:: Tasks to carry out ::
a. Reproduce a passage from the profile of Anna Iles word for word, beginning at the words "FROM CORPORATE BEHEMOTHS" and ending after the words "three years old.".
b. In the profile of Anna Iles, how long ago did she have twins?
c. Summarize the profile of Anna Iles in two sentences.
>> begin Page text
FROM CORPORATE BEHEMOTHS TO THE NEXT GENERATION, MUI WO RESIDENT ANNA ILES IS INFLUENCING THE WAY WE LOOK AT SUSTAINABILITY, AND THE FUTURE. ELIZABETH KERR REPORTS 

Ask anyone on the street what a ‘futurist’ is and most will stare blankly, before floating some kind of science fiction concept. Is it Star Trek-y? OK, that’s what I’d say. But Anna Iles is a futurist, and you really want her shaping your businesses ideas and ushering your kids into adulthood. Anna is articulate and focused from behind the screen in a local café, though no one would hold it against her if her mind wandered every so often. She’s on an intensely scheduled break from work – as a futurist and mother to three boys under three years old. 

She had twins just seven months ago, which fortunately wasn’t a complete surprise. “You sort of know, you can feel it. I felt incredibly pregnant at only a few weeks,” she says with a laugh, and an ever so subtle nod to what is currently a harried home life. “While there was something significantly different, you’re never quite prepared for it,” Anna adds. “It’s always a shock. And yet they are wonderful now they’re here.”
>> end Page text
>> begin Raw data
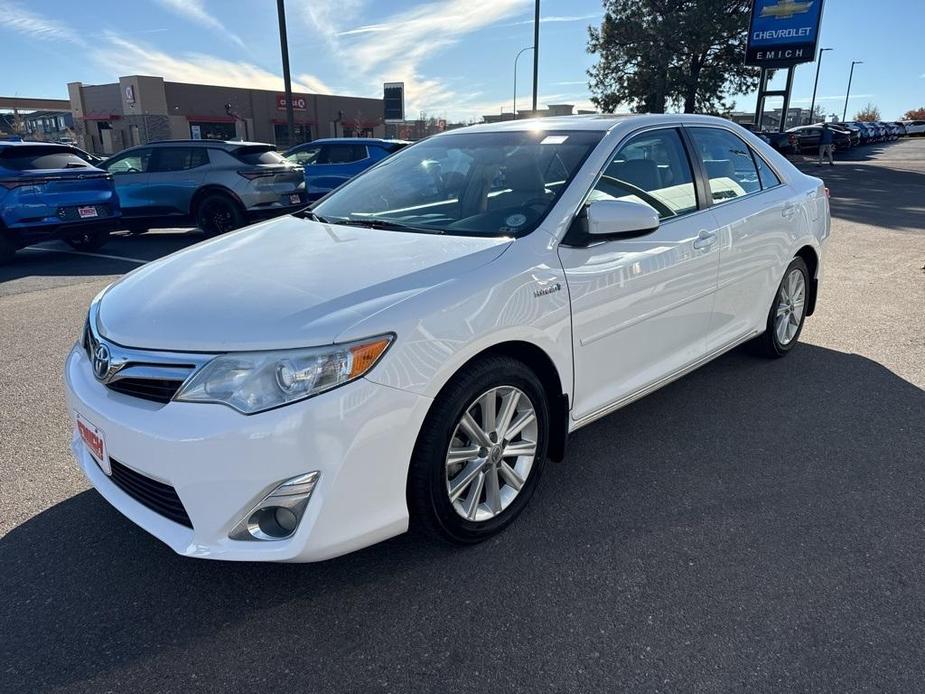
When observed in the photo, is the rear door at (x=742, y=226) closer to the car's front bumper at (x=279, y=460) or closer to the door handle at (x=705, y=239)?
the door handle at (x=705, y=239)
>> end Raw data
>> begin Raw data
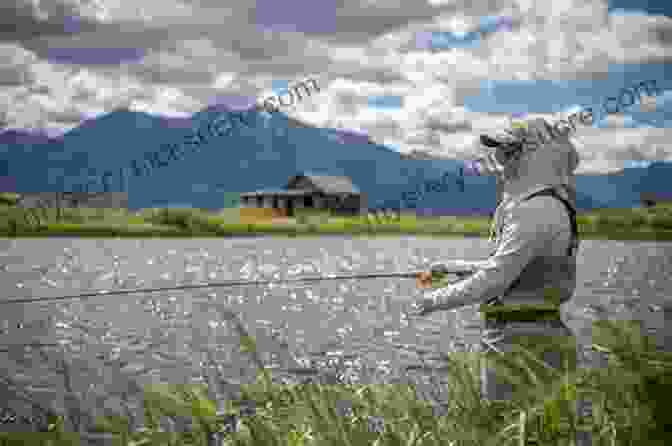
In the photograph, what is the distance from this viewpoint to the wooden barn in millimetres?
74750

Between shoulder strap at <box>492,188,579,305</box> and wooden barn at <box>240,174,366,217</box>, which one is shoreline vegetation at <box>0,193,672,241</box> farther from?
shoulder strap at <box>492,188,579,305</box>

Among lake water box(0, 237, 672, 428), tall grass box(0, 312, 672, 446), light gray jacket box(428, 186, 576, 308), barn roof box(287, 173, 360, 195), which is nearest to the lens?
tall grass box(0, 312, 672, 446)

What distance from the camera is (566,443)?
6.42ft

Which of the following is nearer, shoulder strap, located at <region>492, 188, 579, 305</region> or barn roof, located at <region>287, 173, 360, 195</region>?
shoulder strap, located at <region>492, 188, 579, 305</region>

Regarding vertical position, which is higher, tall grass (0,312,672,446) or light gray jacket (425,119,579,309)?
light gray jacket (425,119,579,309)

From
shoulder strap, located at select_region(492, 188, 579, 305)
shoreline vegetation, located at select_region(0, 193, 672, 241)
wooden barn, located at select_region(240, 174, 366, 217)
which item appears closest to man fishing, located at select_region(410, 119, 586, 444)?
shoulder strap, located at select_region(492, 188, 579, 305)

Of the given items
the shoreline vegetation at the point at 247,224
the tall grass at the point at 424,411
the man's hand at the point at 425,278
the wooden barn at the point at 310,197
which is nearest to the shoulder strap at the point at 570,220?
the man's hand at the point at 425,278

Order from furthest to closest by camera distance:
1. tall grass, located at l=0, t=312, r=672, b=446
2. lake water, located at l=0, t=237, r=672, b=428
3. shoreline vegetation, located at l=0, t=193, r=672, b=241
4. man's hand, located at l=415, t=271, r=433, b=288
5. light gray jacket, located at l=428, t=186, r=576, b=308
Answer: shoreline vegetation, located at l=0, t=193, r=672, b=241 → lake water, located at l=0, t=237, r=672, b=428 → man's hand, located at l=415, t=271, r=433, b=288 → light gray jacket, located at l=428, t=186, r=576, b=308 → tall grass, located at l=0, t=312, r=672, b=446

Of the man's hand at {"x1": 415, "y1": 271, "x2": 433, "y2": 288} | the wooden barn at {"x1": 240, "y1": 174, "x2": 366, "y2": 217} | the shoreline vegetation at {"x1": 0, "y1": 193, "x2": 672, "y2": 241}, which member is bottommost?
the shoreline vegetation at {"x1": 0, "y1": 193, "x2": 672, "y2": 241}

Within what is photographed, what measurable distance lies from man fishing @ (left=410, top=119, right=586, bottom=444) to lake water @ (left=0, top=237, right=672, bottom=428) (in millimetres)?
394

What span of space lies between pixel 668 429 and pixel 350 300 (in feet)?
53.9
>> end Raw data
:: Set of answers ::
a.
FROM CORPORATE BEHEMOTHS TO THE NEXT GENERATION, MUI WO RESIDENT ANNA ILES IS INFLUENCING THE WAY WE LOOK AT SUSTAINABILITY, AND THE FUTURE. ELIZABETH KERR REPORTS 

Ask anyone on the street what a ‘futurist’ is and most will stare blankly, before floating some kind of science fiction concept. Is it Star Trek-y? OK, that’s what I’d say. But Anna Iles is a futurist, and you really want her shaping your businesses ideas and ushering your kids into adulthood. Anna is articulate and focused from behind the screen in a local café, though no one would hold it against her if her mind wandered every so often. She’s on an intensely scheduled break from work – as a futurist and mother to three boys under three years old.

b. She had twins seven months ago.

c. Anna Iles, a Mui Wo resident, is a futurist who is influencing the way people look at sustainability and the future, from corporate behemoths to the next generation. She is also the mother of three boys under three years old, including twins born seven months ago, and she says that although she could feel something was different early on, the twins were still a shock but are wonderful now.